Sex-Specific Differences in Exercise-Based Rehabilitation of Patients with Long-Term Post-COVID-19 Syndrome

René Garbsch (Witten)1, M. Kotewitsch (Witten)1, H. Schäfer (Witten)1, M. Waranski (Witten)1, M. Teschler (Witten)1, K. Vereckei (Ennepetal)2, G. Böll (Ennepetal)2, B. Schmitz (Witten)1, F. C. Mooren (Witten)1

1Universität Witten/Herdecke Fakultät für Gesundheit Witten, Deutschland; 2Klinik Königsfeld Zentrum für Rehabilitation Ennepetal, Deutschland


Introduction: Patients with Post-COVID-19 Syndrome (PCS) suffer from various symptoms including (chronic) fatigue, decreased physical performance, dyspnoea, cognitive impairment and mental/ psychological distress. Given the potential effectiveness of exercise-based rehabilitation in ameliorating physical capacity and disease burden in PCS, this study assessed the efficacy of a tailored rehabilitation program for PCS patients. In addition, we investigated sex-specific differences in rehabilitation efficiency between male and female PCS patients.

Methods: 145 PCS patients referred to inpatient rehabilitation (52 female, 93 male) underwent comprehensive clinical assessment, including symptom-limited cardiopulmonary exercise testing (CPET) at admission and discharge. For comparability, CPET data was analyzed as percent of reference adjusted for age, sex and body surface. Questionnaires (MFI-20, SF-36, WHO-5, WAI, HADS) were used for evaluating disease perception upon admission as well as at 4 weeks and 6 months follow-up. Patients’ engagement in physical therapies (strength, endurance, and respiratory muscle training), cognitive exercises, relaxation techniques, and educational sessions were documented.

Results: Patients (50.2±10.7 years, female, 47.1±12.7 years; male, 52.0±9.1 years; p=0.018) were referred to rehabilitation after a mean of 262.0±128.8 days (female, 285.5±140.6 days; male, 248.8±112.0 days; p=0.110) after acute infection. No differences between female and male patients were detected for lead symptoms such as fatigue/exercise intolerance (81.4% of patients), shortness of breath (74.5%), and cognitive dysfunction (52.4%, p≥0.458). At baseline, patients exhibited a significant limitation in physical exercise capacity at both submaximal (VT1) and peak load (VO2peak; 73.6±15.0% of reference). Notably, female PCS patients demonstrated significantly higher relative peak exercise capacity at baseline (82.0±14.3%) compared to males (68.8±13.3%, p≤0.001). Female and male PCS patients equally improved submaximal and peak exercise capacity (p=0.001) by up to 7.0% and 3.4%, respectively and percentage of responders was comparable (VO2peak; female, 60%; male, 58%; p=0.856). In terms of disease perception, female patients exhibited higher levels of fatigue and lower wellbeing at baseline, but showed greater improvement compared to males in overall fatigue and depression (timexgroup: p≤0.0412). Sex-specific differences were independent of age and participation in rehabilitation sessions was comparable. Overall, female and male PCS patients demonstrated improvements in fatigue, health-related quality of life (QoL, physical and mental component score) and wellbeing, as well as reductions in anxiety and depression during the rehabilitation process (all p≤0.014). Six months after discharge, workability was significantly improved, while fatigue, health-related quality of life and wellbeing remained stable.

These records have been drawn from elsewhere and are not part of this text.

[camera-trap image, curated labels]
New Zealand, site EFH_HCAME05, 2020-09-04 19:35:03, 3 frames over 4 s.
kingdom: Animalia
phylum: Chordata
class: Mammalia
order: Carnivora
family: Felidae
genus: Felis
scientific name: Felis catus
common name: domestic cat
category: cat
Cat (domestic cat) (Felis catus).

Conclusion: Female PCS patients presented with higher initial exercise performance capacity, but elevated perceived disease burden compared to male patients. Rehabilitation outcomes were comparable between female and male patients with significant improvements in exercise capacity, health-related QoL and fatigue. We conclude that inpatient exercise-based medical rehabilitation has substantial benefits for female and male PCS patients, leading to increased workability and improved long-term QoL.